## [Условие задачи A]
Извлеките из текста о Ла Капра дословный фрагмент, начиная со слов "Как и Келлнер, Ла" и заканчивая словами "может служить контекстом.".

━━━ Исходный текст

Именно эти характеристики присущи, считает Ла Капра, современной французской философии постструктурализма и литературному критицизму Ж.-Ф. Лиотара, Ю. Кристевой, Р. Барта. "Очарование дискурсивных тупиков и странного интереса к случайным тенденциям угрожает идентификации контрольных ограничений историографического мастерства и разрушает любую концепцию критической рациональности" (377). Ла Капра связывает крайности деконструктивизма с идеями П. де Мана, М. Фуко, Ф. Лакана, Р. Барта - практически со всеми маститыми постструктуралистами, кроме Деррида. Следуя "перегруженной самонадеянностью тропой", они, по мнению Ла Капра, опустили сущностную идею деконструктивизма в "универсальный растворитель", и им требуется время для того, чтобы быть готовыми соперничать с Деррида, и поэтому предложенный ими тип деконструктивистского дискурса "по необходимости" обречен на саморазрушение.

Разделяя общую интенцию постмодернистского дискурса, Ла Капра, тем не менее, верит в рациональность историографии, в референциальный детерминизм и акцентирует в связи с этим внимание на категориях единства, порядка, тождества, понимаемых не как диалектические, а как этические, и на силах, эти категории оспаривающих. Последние в концепции П. де Мана и французских постструктуралистов, считает Ла Капра, есть простое голое отрицание "в бессмысленном антиномическом празднике хаоса и расчленения" (378).

Сам Ла Капра разделяет восстание деконструктивизма против традиционных понятий философии, но, в соответствии с общей идеей Деррида, считает, что деконструкция есть не простое разрушение и не просто перемена местами членов бинарной оппозиции, но уничтожение их противостояния. Деконструкция "должна искать новые способы установления ответственности исследования тех кодов, которые были взяты из этики и политики" (379). Ла Капра видит опасность, "фиксируемую уже в стадии простого изменения доминирующих конвенциональных предположений: единство - рассогласование, порядок - хаос, центр - децентрализованность, детерминация - неконтролируемая плюральность или дисперсия значений" (380), для научного дискурса вообще и для философско-исторического в частности. Эта опасность - в отсутствии здоровой рациональности, адекватных средств дескрипции деконструктивистских понятий и сил. Это стимулирует исследовательский интерес Ла Капра к "когерентной", т. е. традиционной историографии, в которой связь (когерентность) есть объективная, не зависящая от автора и читателя, связь излагаемых и анализируемых событий. В "старой" философии истории Ла Капра ищет рациональные моменты, которые могли бы быть использованы в деконструктивистской практике. Эти поиски приводят его к обновлению редакции роли исторического нарратива в интерпретации истории.

Как и Келлнер, Ла Капра подчеркивает особую роль читателя в актуализации прошлого, изложенного в историческом нарративе, но средства подчеркивания Ла Капра выбирает иные. Он включается в особый круг дебатов новой философии истории - обсуждение проблем взаимоотношения текста и контекста, понимаемых, как правило, соответственно как текст нарратива и текст источника, документа прошлого - "образа реальности". По мнению Ла Капра, историк работает преимущественно с контекстом и во многом на его основе строит текст, поэтому крайне важно найти правильный баланс текста и контекста, определить верную стратегию прочтения контекста, выяснить, что именно может служить контекстом.

━━━━━━
━━━ Входные данные

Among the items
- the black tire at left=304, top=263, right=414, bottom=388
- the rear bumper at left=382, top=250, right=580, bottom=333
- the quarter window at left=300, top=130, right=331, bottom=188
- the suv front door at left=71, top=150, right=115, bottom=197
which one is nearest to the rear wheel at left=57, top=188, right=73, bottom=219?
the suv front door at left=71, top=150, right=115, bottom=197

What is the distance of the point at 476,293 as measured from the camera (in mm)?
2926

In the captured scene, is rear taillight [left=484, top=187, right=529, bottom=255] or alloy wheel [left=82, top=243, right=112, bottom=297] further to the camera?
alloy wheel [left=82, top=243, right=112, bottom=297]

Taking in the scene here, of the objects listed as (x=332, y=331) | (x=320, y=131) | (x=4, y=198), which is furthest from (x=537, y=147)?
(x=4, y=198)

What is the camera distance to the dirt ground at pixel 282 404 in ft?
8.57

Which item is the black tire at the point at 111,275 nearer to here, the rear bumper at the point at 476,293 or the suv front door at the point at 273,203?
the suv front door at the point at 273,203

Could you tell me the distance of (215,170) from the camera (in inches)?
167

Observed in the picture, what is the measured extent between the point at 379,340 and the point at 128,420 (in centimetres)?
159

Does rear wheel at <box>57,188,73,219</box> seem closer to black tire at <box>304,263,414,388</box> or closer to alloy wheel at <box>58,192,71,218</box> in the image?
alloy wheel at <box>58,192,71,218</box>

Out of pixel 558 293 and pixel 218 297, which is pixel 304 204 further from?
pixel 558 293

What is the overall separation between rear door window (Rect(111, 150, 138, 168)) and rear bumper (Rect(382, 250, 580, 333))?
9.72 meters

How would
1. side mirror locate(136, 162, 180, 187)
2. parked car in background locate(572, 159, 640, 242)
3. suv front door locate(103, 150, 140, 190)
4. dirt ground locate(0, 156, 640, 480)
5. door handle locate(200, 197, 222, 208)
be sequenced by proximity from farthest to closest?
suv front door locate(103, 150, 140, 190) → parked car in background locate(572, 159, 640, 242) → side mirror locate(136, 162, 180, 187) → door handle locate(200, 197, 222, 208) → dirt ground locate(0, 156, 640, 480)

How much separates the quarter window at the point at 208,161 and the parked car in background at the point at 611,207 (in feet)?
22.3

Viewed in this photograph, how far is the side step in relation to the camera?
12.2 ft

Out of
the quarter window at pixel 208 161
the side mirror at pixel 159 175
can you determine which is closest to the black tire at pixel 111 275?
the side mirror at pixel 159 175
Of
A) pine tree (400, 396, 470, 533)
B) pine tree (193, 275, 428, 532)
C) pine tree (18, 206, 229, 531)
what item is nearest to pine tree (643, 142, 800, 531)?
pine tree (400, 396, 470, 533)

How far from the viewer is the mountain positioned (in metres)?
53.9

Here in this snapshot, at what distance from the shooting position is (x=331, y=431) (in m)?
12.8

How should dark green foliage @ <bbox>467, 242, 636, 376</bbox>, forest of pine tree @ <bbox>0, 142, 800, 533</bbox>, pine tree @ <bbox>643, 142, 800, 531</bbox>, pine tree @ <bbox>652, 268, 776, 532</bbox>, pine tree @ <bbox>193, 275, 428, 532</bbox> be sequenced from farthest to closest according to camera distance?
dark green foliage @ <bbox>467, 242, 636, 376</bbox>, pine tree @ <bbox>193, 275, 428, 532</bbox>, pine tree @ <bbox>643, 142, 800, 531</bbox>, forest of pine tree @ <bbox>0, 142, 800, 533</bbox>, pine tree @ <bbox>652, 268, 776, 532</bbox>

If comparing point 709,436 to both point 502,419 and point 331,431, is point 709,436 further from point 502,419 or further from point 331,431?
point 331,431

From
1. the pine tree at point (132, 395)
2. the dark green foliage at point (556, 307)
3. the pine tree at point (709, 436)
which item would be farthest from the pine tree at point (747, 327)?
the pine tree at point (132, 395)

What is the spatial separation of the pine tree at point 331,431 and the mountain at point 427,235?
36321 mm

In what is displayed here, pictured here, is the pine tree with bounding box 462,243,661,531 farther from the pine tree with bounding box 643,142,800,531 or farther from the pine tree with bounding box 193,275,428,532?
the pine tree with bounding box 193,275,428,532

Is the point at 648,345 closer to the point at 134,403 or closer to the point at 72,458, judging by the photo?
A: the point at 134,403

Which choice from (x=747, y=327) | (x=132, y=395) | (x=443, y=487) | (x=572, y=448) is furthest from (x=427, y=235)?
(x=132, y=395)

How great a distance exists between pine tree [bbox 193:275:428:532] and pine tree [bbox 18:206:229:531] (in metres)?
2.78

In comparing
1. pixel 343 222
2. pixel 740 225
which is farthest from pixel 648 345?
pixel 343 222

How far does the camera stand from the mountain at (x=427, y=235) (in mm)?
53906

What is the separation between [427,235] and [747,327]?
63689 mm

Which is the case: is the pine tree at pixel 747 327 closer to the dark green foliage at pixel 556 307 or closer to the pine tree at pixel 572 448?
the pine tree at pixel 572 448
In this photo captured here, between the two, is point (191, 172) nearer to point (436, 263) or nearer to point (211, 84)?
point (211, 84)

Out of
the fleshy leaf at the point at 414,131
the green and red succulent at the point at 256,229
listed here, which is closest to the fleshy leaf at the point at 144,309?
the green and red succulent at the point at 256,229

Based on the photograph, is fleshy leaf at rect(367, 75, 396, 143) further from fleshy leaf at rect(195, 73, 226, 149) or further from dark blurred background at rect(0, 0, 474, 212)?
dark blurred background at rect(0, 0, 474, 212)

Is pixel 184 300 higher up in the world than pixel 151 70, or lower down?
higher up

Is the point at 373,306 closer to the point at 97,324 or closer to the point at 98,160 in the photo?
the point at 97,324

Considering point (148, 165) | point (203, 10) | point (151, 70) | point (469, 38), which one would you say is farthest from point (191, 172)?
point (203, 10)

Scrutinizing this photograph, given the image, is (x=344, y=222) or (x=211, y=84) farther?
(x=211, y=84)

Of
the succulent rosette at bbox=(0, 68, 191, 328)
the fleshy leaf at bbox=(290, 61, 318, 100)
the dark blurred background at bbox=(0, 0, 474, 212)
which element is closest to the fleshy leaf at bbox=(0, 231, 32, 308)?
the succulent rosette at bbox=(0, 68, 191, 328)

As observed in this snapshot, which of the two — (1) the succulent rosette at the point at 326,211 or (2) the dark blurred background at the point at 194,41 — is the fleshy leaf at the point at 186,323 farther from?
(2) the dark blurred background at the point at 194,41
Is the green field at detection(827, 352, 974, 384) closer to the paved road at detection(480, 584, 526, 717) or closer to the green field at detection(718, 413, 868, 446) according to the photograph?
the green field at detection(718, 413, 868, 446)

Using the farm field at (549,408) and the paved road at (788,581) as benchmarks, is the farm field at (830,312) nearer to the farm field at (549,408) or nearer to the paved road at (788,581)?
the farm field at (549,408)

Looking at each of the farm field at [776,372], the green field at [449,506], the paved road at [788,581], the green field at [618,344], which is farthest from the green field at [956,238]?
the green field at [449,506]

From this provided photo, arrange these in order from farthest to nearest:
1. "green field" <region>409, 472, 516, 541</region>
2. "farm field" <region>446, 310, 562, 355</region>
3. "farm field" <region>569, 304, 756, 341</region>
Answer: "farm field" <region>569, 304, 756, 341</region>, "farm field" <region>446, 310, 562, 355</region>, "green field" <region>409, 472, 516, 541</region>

━━━━━━

## [Условие задачи B]
Извлеките из записей выше каждую строку, содержащую слово "left", учитывая регистр букв.

## [Письменный ответ A]
Как и Келлнер, Ла Капра подчеркивает особую роль читателя в актуализации прошлого, изложенного в историческом нарративе, но средства подчеркивания Ла Капра выбирает иные. Он включается в особый круг дебатов новой философии истории - обсуждение проблем взаимоотношения текста и контекста, понимаемых, как правило, соответственно как текст нарратива и текст источника, документа прошлого - "образа реальности". По мнению Ла Капра, историк работает преимущественно с контекстом и во многом на его основе строит текст, поэтому крайне важно найти правильный баланс текста и контекста, определить верную стратегию прочтения контекста, выяснить, что именно может служить контекстом.

## [Письменный ответ B]
- the black tire at left=304, top=263, right=414, bottom=388
- the rear bumper at left=382, top=250, right=580, bottom=333
- the quarter window at left=300, top=130, right=331, bottom=188
- the suv front door at left=71, top=150, right=115, bottom=197
which one is nearest to the rear wheel at left=57, top=188, right=73, bottom=219?
the suv front door at left=71, top=150, right=115, bottom=197
In the captured scene, is rear taillight [left=484, top=187, right=529, bottom=255] or alloy wheel [left=82, top=243, right=112, bottom=297] further to the camera?
alloy wheel [left=82, top=243, right=112, bottom=297]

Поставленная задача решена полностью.